* _STATED TASK_: Rewrite the lines below, changing "camera" to "viewer" wherever it occurs and keeping everything else the same. Omit the pictures from your answer.

-*-

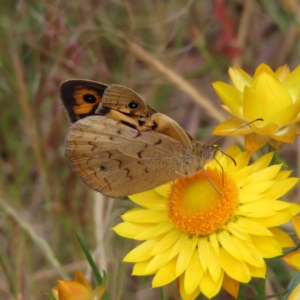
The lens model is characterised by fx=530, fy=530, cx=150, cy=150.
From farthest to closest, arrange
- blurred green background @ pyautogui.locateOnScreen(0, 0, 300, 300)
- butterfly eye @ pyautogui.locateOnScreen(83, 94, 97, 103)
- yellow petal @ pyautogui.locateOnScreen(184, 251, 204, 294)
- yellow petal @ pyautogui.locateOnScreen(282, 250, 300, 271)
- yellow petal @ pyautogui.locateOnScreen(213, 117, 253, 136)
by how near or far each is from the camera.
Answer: blurred green background @ pyautogui.locateOnScreen(0, 0, 300, 300), butterfly eye @ pyautogui.locateOnScreen(83, 94, 97, 103), yellow petal @ pyautogui.locateOnScreen(213, 117, 253, 136), yellow petal @ pyautogui.locateOnScreen(184, 251, 204, 294), yellow petal @ pyautogui.locateOnScreen(282, 250, 300, 271)

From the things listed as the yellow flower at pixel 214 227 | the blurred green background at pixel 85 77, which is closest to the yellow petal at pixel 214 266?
the yellow flower at pixel 214 227

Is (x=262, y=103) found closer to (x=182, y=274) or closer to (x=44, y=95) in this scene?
(x=182, y=274)

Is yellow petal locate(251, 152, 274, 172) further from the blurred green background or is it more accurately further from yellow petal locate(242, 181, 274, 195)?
the blurred green background

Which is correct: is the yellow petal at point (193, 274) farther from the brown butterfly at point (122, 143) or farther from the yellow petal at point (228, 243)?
the brown butterfly at point (122, 143)

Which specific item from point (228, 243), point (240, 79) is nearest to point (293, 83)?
point (240, 79)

-*-

* _SOLUTION TO THE EXERCISE_:
The lens model is characterised by fx=530, fy=530, cx=150, cy=150.
From farthest to closest, arrange
- blurred green background @ pyautogui.locateOnScreen(0, 0, 300, 300)
- butterfly eye @ pyautogui.locateOnScreen(83, 94, 97, 103)
- yellow petal @ pyautogui.locateOnScreen(184, 251, 204, 294)
- yellow petal @ pyautogui.locateOnScreen(282, 250, 300, 271)
- yellow petal @ pyautogui.locateOnScreen(213, 117, 253, 136)
by how near or far each is from the viewer.
Answer: blurred green background @ pyautogui.locateOnScreen(0, 0, 300, 300), butterfly eye @ pyautogui.locateOnScreen(83, 94, 97, 103), yellow petal @ pyautogui.locateOnScreen(213, 117, 253, 136), yellow petal @ pyautogui.locateOnScreen(184, 251, 204, 294), yellow petal @ pyautogui.locateOnScreen(282, 250, 300, 271)

From the things listed as the yellow flower at pixel 214 227 | the blurred green background at pixel 85 77, which is closest to the yellow petal at pixel 214 266?
the yellow flower at pixel 214 227

Is (x=262, y=103) found closer to (x=182, y=274) or closer to (x=44, y=95) in this scene?
(x=182, y=274)

Is yellow petal locate(251, 152, 274, 172) further from the blurred green background or is it more accurately further from yellow petal locate(242, 181, 274, 195)?
the blurred green background

Which is correct: is the yellow petal at point (193, 274) farther from the brown butterfly at point (122, 143) or farther from the yellow petal at point (228, 243)?
the brown butterfly at point (122, 143)

Which specific item from point (228, 243), point (240, 79) is nearest to point (293, 83)?
point (240, 79)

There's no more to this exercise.